Смотритель всегда покрывал своего верного слугу: ему полезен был "для поддержания
дисциплины" этот зверь, готовый растерзать по первому знаку всякого, кого ему укажут. За это
можно было смотреть сквозь пальцы, если он терзал иногда людей без приказания, для
собственного удовольствия.
Глава XV
Лукьян обязан был посещением смотрителя и переводом в городскую больницу не кому
иному, как Степану, который случайно узнал от сторожа о том, что делалось с его другом.
Арефьева не любили его сослуживцы за сварливый нрав и за нарочитую зверскую жестокость,
которая каждую минуту могла подвести под судебное следствие весь служебный персонал.
Известие о жестокой расправе со штундистом разнеслось по острогу и передавалось из уст в
уста, даже в преувеличенном виде. Рассказывали, что Арефьев связал своего арестанта и потом
тянул его через порог клетки, дробя ему кости и мочаля его ноги дверью. Этому верили, потому
что от такого зверя всего можно было ожидать. Об Арефьевой расправе говорили сперва между
сторожами, потом известие как-то перешло и к уголовным.
Раз – это было на третий день после побоища – Степана повели гулять. Он гулял один, в
особом дворике, отдельно от уголовных. Но в коридоре он столкнулся с кучкой уголовных,
которых вели обратно в камеры, и один из них крикнул ему на ходу: "А слыхал ты, как твоего-
то Лукьяна, что коноплю, измочалили?"
Сторож толкнул говорившего в шею и пригрозил, что и ему так будет, если он посмеет
разговаривать. Тот тотчас же замолчал. Так Степан ничего больше и не узнал. Но и эти
несколько слов его встревожили. Он подумал, что Лукьяна подвергли жестокому сечению.
Вернувшись в свою камеру, он выждал, когда в его коридоре никого не было, кроме его
сторожа.
– Пафнутьич, а Пафнутьич, – позвал он его к себе. Тот подошел.
– Чего тебе? – сказал он.
Они жили довольно дружно с Пафнутьичем, старым отставным солдатом, который в долгие
часы караула от скуки подолгу болтал со своим арестантом, пересказывая ему про свои походы
и расспрашивая его о всякой всячине.
– Скажи, Пафнутьич, правда ли это, что Лукьяна наказывали? – спросил Степан.
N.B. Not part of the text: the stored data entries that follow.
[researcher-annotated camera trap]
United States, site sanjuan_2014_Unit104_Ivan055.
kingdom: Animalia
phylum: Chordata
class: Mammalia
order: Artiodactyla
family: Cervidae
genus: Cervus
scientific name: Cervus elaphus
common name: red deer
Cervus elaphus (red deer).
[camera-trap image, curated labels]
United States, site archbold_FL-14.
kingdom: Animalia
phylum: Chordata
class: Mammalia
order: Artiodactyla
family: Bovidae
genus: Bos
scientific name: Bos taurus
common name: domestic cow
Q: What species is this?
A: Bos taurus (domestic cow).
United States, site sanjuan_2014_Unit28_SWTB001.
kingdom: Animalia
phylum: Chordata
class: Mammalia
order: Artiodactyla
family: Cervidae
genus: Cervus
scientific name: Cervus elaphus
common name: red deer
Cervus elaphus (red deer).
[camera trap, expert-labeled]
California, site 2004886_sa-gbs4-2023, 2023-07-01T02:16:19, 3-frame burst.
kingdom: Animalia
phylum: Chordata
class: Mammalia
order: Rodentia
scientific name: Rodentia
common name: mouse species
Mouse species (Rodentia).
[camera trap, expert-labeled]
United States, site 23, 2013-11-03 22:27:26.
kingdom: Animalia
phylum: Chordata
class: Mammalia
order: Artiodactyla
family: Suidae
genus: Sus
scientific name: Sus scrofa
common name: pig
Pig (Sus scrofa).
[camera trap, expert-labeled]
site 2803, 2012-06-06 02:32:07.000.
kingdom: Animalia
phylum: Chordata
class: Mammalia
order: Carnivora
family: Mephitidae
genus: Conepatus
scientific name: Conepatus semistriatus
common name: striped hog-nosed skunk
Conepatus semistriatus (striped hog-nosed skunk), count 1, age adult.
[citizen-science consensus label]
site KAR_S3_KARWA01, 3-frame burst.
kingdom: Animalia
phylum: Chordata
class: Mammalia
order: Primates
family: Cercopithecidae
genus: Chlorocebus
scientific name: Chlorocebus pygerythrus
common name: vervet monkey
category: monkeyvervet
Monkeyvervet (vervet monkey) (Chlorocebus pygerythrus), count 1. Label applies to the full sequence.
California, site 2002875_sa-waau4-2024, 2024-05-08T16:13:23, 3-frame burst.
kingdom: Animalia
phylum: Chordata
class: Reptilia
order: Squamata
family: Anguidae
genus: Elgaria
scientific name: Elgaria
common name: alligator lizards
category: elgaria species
– И вовсе не наказывали, – сказал Пафнутьич, – а все этот зверь Арефьев, чтоб ему пусто
было. И сам пропадет когда-нибудь, туда ему дорога, и других подведет. Ни за что ни про что
избил человека до полусмерти и ногу ему, сказывают, дверью раздробил. И добро бы еще
строптивца, а то такого смирнягу, как Лукьян. У Степана все внутри похолодело.
– Как, ногу человеку раздробил? Да чего же другие-то смотрели? Что ж теперь с ним?
– С кем, с Арефьевым? – спросил Пафнутьич. – Да что ему делается! Ходит себе гоголем,
ему и горя мало.
– Нет, я про Лукьяна, – сказал Степан.
– А Лукьян лежит себе в клетке.
– Да ведь он там помрет!
– Ну что ж, может и помрет. У него уж не один человек так помер, и все ему с рук сходит,
подлецу.
– К смотрителю! Веди меня к смотрителю! – закричал Степан не своим голосом.
– Да что ты, с ума спятил? Тебя же в карцер посадят, под начало тому же Арефьеву, чтоб не
мешался не в свое дело.
– Веди к смотрителю! – кричал Степан, не помня себя.
– Сам ступай, а я тебе не водчик, – сказал Пафнутьич, отходя на свое место.
Степан начал "бунтовать". Он принялся стучать что есть мочи в дверь, кричать, бить стекла.
Сбежались сторожа и связали его. Не обошлось без колотушек. Но Степан не унимался. Он
продолжал биться и кричать, что хочет видеть смотрителя и не успокоится, пока его либо не
убьют, либо не позовут смотрителя.
Решили доложить смотрителю, который через несколько времени явился.
– Ты это что, бунтовать выдумал? – напустился он на Степана. – Так у меня расправа
коротка.
– Я не думаю бунтовать, – сказал Степан. – А людей истязать и ломать им ноги не
полагается по закону…
– Кто тебя истязал? – перебил его смотритель. – Кто тебе ломал ноги? что ты мелешь?
– Не мне, а Лукьяну Петрову, моему товарищу… – начал Степан.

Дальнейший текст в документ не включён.